The Call That Changed Everything
In 2020, Mr. Daniel Anyaeri — one of six Nigerian friends living in Italy — received word that his mother had passed away. The grief was immediate and profound. But what followed it was something that would prove equally powerful: the response of his friends.
Mr. Chinatu Ubani, moved by both the loss itself and by a recognition of a deeper problem — that people living abroad face such moments without the communal infrastructure they would have had at home — made a proposal. Not just to support Daniel in this moment, but to build something that would support all of them in every moment like this, for the rest of their lives.
The Anatomy of a Founding Moment
What is remarkable about the Moving Train's origin is not just what was proposed, but how it was received. Six men, in the middle of their own busy lives, heard a proposal to formally commit to one another and said yes. Without hesitation.

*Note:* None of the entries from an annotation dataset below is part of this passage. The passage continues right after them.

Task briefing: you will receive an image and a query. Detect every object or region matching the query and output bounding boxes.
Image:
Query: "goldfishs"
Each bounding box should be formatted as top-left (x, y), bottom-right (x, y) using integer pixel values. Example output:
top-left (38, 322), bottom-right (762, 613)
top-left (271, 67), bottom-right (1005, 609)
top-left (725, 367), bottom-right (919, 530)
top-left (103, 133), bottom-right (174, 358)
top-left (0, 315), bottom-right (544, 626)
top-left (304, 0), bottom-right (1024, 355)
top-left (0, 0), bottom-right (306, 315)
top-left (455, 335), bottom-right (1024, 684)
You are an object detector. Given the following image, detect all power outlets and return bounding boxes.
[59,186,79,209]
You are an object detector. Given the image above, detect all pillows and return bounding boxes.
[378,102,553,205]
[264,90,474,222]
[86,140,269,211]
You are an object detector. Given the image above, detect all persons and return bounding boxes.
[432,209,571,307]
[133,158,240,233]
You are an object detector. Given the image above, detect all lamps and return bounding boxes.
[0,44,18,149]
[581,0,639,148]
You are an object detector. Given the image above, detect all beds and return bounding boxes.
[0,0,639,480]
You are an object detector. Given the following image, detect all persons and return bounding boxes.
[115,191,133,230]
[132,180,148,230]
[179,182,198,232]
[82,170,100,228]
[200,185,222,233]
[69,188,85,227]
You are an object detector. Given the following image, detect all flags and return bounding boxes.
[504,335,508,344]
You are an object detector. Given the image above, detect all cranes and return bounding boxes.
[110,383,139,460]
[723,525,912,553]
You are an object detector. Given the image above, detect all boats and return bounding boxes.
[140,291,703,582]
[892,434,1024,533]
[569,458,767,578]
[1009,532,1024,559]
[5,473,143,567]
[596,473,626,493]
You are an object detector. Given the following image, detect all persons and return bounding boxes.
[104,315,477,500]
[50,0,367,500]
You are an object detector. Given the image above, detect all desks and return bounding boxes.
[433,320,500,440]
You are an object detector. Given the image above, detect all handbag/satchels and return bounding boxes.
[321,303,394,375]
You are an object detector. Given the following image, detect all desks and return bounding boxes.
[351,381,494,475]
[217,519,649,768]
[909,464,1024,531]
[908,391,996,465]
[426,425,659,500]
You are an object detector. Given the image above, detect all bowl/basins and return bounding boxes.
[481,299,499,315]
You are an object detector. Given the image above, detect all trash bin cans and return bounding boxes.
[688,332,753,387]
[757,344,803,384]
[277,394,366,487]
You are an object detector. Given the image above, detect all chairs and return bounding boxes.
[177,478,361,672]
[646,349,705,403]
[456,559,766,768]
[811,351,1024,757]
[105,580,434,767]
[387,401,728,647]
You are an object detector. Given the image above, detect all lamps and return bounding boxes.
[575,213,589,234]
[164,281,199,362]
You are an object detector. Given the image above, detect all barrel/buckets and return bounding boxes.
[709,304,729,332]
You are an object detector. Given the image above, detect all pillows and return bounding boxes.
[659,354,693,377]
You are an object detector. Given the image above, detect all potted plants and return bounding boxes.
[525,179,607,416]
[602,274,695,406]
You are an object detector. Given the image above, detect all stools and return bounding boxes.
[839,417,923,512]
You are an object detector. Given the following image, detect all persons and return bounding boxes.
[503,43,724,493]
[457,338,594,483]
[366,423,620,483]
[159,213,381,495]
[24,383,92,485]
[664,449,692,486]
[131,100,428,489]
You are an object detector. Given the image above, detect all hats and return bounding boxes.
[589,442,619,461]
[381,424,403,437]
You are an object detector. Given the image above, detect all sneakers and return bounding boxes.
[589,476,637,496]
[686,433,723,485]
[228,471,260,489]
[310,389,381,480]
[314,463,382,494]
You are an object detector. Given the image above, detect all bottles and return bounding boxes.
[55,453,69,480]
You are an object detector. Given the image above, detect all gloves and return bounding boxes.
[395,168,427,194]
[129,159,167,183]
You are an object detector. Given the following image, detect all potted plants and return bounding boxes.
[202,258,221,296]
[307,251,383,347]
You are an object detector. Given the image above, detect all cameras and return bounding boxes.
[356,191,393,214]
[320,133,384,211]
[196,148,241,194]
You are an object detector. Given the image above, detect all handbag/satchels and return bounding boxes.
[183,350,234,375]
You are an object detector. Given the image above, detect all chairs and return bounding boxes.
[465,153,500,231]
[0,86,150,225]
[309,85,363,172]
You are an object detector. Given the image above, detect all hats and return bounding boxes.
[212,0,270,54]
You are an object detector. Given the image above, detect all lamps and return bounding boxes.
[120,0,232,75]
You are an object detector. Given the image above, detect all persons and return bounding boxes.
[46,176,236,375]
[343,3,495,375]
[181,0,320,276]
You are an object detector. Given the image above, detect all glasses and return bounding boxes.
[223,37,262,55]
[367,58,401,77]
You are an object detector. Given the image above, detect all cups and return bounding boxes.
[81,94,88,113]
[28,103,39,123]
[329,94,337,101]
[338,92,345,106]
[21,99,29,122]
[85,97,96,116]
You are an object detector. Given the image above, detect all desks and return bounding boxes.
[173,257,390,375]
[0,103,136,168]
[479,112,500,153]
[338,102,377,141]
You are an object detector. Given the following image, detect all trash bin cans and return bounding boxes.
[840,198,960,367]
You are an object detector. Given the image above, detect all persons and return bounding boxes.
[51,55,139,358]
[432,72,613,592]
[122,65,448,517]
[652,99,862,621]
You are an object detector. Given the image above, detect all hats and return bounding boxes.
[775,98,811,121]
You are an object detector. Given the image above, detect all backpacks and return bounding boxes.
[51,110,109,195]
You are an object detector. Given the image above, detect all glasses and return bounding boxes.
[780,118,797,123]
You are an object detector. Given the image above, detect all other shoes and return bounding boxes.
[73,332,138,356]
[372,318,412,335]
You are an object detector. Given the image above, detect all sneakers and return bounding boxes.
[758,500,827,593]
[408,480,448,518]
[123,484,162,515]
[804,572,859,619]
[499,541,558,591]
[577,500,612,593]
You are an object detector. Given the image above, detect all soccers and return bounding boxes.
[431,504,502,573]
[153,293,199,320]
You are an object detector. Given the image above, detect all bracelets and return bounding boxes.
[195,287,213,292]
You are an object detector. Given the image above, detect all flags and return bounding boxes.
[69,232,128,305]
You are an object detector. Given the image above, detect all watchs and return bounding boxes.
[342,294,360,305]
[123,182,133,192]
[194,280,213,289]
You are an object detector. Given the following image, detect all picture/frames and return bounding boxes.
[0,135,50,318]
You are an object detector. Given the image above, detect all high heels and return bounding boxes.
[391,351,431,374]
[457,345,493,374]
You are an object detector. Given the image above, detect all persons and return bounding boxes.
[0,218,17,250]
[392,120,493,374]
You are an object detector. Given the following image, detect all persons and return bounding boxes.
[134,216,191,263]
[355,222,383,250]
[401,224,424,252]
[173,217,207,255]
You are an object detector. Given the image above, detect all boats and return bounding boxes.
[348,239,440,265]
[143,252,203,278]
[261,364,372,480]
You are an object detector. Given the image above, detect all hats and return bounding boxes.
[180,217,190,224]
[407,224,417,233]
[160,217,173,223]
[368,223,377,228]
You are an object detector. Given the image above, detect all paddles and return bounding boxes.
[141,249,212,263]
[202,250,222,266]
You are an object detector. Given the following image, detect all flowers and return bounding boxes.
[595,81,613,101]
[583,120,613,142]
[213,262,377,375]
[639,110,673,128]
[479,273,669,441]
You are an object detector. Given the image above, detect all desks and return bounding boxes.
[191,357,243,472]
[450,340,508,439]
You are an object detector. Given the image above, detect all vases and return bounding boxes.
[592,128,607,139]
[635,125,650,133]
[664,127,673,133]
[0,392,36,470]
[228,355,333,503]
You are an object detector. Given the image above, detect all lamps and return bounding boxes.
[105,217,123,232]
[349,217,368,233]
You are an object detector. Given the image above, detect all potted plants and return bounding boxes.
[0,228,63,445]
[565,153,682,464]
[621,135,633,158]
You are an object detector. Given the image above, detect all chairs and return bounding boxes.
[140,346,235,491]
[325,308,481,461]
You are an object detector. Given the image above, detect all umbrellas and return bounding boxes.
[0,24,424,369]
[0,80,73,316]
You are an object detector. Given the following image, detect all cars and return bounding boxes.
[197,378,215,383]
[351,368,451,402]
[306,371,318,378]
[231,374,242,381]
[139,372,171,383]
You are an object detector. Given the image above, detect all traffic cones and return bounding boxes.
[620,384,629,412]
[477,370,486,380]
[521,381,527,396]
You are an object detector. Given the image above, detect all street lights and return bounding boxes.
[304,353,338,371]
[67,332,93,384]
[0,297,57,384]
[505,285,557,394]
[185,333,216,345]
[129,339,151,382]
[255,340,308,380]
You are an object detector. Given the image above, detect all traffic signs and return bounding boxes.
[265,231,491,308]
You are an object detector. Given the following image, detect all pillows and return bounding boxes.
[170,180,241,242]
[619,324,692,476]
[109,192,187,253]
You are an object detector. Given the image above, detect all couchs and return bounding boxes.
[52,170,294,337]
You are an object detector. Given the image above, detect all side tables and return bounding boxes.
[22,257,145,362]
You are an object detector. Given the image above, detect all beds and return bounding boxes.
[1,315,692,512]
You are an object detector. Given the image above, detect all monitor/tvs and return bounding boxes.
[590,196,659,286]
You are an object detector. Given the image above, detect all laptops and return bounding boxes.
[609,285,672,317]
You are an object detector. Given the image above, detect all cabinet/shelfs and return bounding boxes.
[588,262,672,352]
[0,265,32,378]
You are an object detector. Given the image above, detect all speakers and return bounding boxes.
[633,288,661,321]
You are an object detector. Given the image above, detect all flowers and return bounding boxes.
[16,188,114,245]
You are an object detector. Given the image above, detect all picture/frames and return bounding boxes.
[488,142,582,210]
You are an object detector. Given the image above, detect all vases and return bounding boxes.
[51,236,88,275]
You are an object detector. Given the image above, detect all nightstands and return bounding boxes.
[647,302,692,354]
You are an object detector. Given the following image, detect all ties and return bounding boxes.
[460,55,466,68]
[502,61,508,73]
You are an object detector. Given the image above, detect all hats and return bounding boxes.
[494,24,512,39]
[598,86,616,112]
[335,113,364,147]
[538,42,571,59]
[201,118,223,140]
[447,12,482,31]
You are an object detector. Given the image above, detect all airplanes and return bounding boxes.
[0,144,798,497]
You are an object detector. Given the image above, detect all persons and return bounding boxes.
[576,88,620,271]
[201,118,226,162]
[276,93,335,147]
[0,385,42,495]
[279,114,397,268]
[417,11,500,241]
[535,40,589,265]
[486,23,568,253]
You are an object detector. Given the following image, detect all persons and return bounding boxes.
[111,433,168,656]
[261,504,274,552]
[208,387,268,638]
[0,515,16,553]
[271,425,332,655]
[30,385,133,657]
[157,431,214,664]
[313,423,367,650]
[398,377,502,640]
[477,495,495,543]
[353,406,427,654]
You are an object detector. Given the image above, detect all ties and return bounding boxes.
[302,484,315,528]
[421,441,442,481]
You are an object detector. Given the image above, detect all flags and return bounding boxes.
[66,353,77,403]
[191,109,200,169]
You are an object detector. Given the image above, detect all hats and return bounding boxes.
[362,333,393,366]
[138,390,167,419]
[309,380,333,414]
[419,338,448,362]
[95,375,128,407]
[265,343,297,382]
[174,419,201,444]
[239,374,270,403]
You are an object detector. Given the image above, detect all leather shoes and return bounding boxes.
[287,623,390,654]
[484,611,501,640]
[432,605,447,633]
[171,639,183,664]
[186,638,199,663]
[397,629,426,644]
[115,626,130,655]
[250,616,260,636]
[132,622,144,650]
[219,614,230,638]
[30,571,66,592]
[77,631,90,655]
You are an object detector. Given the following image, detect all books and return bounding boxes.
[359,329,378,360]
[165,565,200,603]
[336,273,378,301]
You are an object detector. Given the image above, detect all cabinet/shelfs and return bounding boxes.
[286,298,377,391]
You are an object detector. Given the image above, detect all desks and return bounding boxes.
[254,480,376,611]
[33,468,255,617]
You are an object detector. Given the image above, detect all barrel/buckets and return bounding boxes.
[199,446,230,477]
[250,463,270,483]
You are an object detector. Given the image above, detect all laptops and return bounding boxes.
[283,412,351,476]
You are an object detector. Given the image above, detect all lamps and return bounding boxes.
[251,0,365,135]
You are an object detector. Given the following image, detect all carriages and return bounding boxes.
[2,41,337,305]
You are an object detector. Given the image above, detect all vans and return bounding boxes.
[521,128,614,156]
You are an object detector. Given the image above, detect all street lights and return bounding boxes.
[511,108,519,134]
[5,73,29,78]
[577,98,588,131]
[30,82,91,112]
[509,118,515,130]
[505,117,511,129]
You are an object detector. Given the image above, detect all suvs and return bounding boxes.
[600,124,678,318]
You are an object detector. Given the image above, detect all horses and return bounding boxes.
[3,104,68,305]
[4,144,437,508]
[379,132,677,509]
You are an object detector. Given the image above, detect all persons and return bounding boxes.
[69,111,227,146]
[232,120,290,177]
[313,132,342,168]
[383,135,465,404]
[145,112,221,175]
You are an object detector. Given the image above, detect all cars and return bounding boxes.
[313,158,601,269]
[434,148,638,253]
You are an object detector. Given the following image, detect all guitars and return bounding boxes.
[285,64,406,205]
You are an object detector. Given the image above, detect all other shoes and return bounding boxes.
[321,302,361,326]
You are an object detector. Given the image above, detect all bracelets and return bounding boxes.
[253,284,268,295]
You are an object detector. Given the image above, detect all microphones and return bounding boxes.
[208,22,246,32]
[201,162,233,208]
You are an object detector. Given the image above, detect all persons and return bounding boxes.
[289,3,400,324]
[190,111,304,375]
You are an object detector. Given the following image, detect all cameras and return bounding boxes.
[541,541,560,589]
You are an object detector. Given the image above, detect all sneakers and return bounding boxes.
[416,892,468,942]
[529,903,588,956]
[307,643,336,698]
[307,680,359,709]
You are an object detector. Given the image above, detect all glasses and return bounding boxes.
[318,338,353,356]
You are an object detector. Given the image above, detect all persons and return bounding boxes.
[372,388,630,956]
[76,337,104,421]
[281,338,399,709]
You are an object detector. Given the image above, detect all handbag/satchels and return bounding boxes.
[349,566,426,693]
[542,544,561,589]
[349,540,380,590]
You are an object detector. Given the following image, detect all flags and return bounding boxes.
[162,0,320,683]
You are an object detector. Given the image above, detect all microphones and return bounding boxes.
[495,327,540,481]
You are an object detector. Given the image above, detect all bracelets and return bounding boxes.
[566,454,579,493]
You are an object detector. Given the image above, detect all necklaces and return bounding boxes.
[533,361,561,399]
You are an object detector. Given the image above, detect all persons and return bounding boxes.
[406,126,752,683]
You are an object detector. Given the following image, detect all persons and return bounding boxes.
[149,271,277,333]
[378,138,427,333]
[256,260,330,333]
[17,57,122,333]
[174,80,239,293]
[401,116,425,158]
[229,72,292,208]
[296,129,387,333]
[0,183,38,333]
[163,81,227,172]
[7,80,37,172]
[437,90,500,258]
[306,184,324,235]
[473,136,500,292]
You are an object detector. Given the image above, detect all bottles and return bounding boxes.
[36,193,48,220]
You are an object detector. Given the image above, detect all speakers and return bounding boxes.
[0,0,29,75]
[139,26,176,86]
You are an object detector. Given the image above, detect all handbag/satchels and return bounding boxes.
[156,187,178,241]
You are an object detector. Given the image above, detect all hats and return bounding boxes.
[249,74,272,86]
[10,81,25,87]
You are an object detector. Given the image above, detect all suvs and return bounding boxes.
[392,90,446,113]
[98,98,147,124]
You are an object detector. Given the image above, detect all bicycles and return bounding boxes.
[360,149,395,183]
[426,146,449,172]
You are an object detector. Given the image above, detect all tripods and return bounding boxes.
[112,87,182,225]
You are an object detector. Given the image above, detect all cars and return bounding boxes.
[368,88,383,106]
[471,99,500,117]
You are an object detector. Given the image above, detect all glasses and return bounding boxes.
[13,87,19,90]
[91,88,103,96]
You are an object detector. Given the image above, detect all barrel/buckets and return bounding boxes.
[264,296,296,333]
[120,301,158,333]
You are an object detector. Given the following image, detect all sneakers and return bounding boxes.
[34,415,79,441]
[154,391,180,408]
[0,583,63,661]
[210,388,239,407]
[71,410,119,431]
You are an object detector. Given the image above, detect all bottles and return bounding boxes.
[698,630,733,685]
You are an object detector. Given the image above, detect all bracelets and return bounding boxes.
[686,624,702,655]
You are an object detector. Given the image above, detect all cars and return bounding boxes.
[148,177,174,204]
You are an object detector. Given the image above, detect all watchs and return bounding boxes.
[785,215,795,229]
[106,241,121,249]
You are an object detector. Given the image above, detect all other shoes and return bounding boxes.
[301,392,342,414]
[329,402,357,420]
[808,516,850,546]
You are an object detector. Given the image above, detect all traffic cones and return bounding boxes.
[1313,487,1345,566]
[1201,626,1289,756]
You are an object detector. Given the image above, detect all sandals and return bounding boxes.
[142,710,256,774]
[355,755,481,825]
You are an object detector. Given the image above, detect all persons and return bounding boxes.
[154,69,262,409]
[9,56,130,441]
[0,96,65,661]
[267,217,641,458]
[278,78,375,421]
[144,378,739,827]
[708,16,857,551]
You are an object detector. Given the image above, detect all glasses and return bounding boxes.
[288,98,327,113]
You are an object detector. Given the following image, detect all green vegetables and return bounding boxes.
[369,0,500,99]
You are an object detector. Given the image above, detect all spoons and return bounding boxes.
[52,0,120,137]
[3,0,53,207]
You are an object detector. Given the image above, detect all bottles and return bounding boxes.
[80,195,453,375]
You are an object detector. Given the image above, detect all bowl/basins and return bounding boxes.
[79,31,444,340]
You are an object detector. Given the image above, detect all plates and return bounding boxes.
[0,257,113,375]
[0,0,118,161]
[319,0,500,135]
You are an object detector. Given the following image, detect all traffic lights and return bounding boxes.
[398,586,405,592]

Without extended negotiation.
That response says something important about who these men were and what they understood about life. They recognised that the loneliness and vulnerability of diaspora life was not a personal failing to be managed individually. It was a structural condition that required a structural response.
Grief shows you who your real community is. If you don't have one, it shows you that too.
Transforming Pain into Architecture
The decision these men made was not to merely provide comfort in the moment — it was to build an architecture that would prevent the sense of aloneness that makes moments of grief unbearable. A Committee of Friends. A structure with obligations. A framework for showing up.
Two additional members were invited to join — Mr. Bertrand Chekwube Ugorji and Mr. Samson Ndenojuo — expanding the circle and deepening the commitment. As the group grew, so did its intentionality. A name was chosen. A motto was adopted. A constitution was drafted. Legal registration was sought.
What Mr. Anyaeri's Loss Made Possible
It would be inappropriate to describe grief as a gift. But there is a truth that those who have been through significant loss often recognise: pain, when it is responded to with wisdom and intention, has the capacity to produce extraordinary things.
The Moving Train — with its global membership, its millions in welfare contributions, its upcoming convention, its constitution and governance and growing legacy — all of it traces back to a loss that happened in 2020 and a group of friends who refused to let that loss be the end of the story. They made it the beginning instead.